Trump has "no ideological commitment" to a for-profit market in health care? Trump's intentions are "unclear"? Has Frank looked at Trump's Cabinet? The plutocrats, the privatizers (Betsy deVos, Ben Carson, Rick Perry), the Ayn Rand fans (Rex Tillerson, Andy Puzder, Mike Pompeo), and, of course, Tom Price, the Obamacare scourge who's going to be health and human services secretary? Is Frank seriously arguing that Trump might put together this Kochite dream team and then say, "Y'know, what I really want is Medicare for All"?
At least Frank doesn't expect the GOP Congress to magically turn into the reformed Scrooge on Christmas morning, although the way Frank words this -- "Republicans are extremely unlikely to voluntarily embrace a single-payer insurance option for all Americans" -- suggests that he thinks there's a nonzero chance. In fact, there's no chance whatsoever. Jeff Sessions is more likely to lead a Black Lives Matter protest that Republicans are "to voluntarily embrace a single-payer insurance option."
Will media dupes ever stop predicting that Trump might govern as a non-conservative? Trump may throw in a touch of paleoconservatism or "national greatness" conservatism (the infrastructure promises), but that's as eclectic as he's going to get. Mostly, he's going to govern from the rightmost point of the mainstream right. Please stop imagining otherwise.
6 comments:
Still desperately trying to normalize the looming disaster. Denial is strong in this one.

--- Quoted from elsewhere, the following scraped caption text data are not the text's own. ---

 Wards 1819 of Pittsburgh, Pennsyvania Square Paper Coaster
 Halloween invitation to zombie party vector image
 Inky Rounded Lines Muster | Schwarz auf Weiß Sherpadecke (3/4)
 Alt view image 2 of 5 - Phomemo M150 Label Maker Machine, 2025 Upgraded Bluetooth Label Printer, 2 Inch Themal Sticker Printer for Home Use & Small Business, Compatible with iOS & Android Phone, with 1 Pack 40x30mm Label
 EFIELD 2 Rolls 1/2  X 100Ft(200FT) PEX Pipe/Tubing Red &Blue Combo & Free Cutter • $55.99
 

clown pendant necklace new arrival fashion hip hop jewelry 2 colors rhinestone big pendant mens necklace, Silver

Yes, and pigs will sing "Fly Me to the Moon" while airborne, and poop-out gold coins to us plebe's below!
Yeeeeeeeeeeeeesh...
Well, he had to do something with his pre-written column. Getting paid is important!
There's a song for that:
https://youtu.be/HAG4RrLsnVk
Crankily yours,
The New York Crank
Mike Pence will work with Paul Ryan and Mitch M will go along as they dismantle any progressive programs they can get their hands on. Then they will enact religious tests and requirements regarding sex and abortion. Then allow states to enact all the voting restrictions, anti gay discrimination and anti immigrant policies they want.

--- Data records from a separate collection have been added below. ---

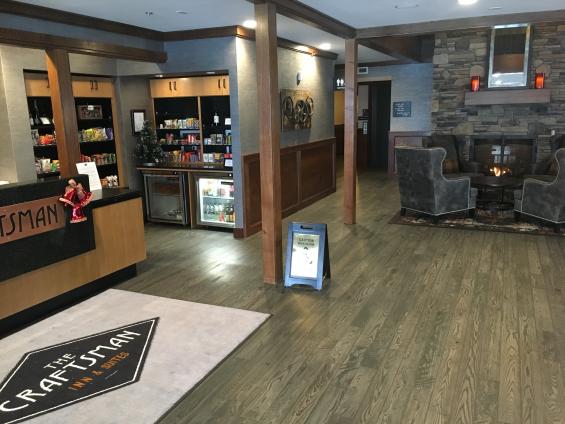 Pioneer Millworks Black & Tan, Tan with a custom charcoal finish in the grill at the Craftsman Inn and Suites, Syracuse, NY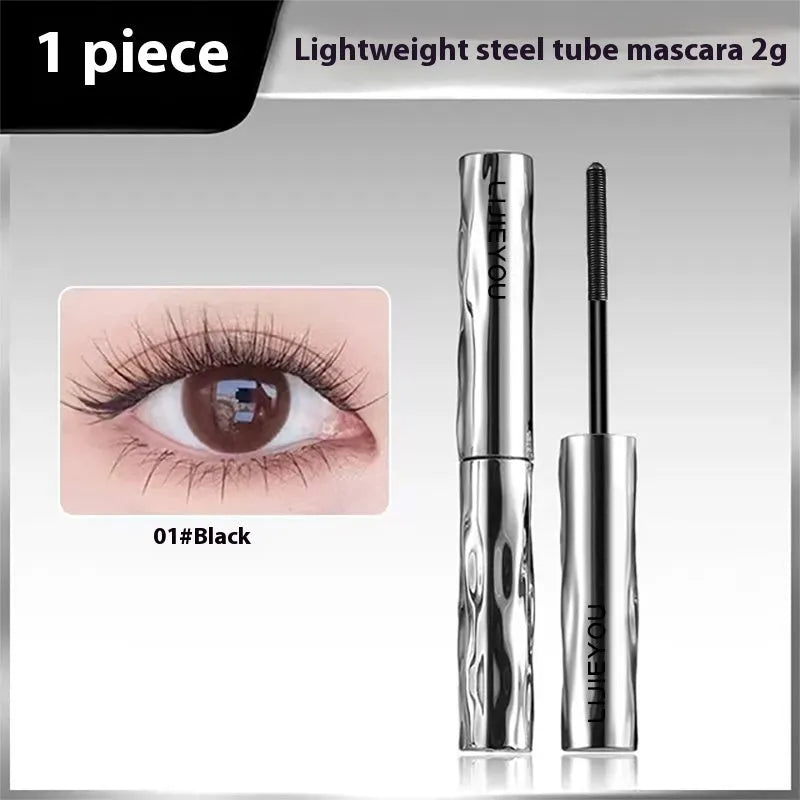 Waterproof steel tube mascara in black and brown shades with optional eyelash curler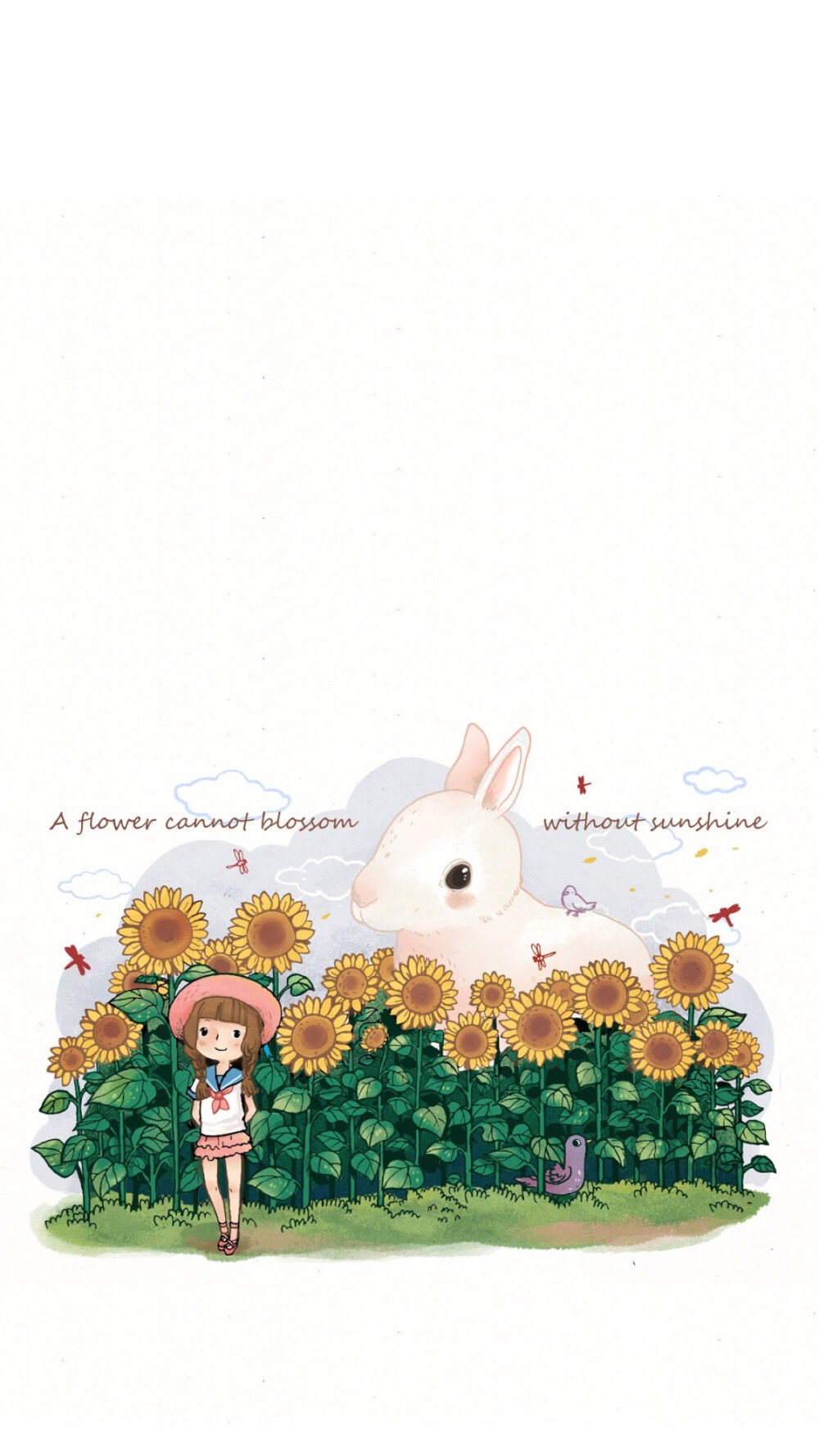 壁纸-手绘卡通-向日葵|女孩|兔子（via 网络）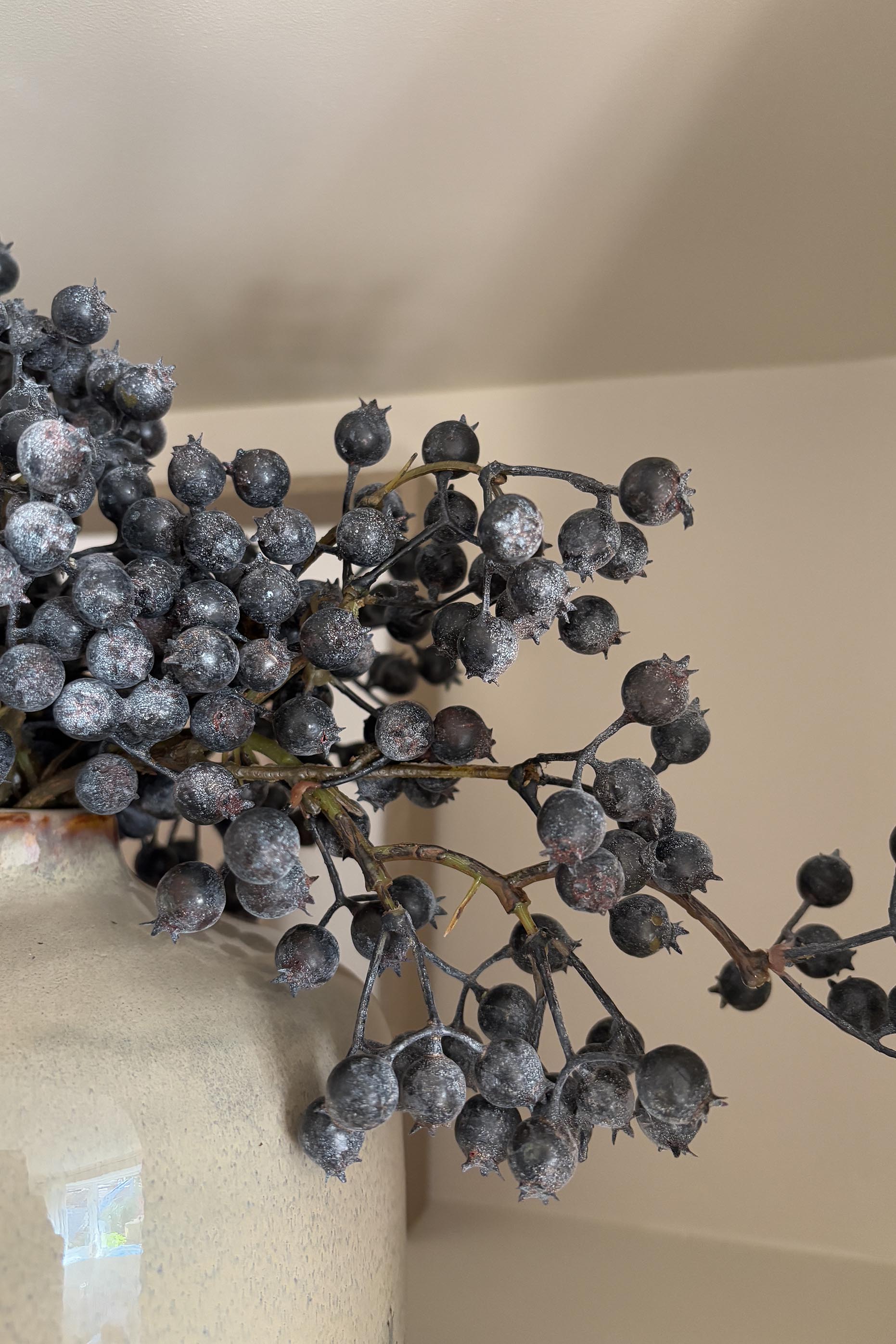 Blueberries in a Glazed Textured Cream Vase Rtfact Flowers 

Trump will fly around and make speeches and "deals" and maybe grab a bit of pussy. that is all.
I know pundits have to earn their pay but even so, ignoring the plain meaning of a candidate's policy position to speculate they intend to do something completely different, in the face of the available evidence, is preposterous.
Trump's position is clear: "Repeal and replace Obamacare with Health Savings Accounts (HSAs)." There's no reason to think he doesn't mean it.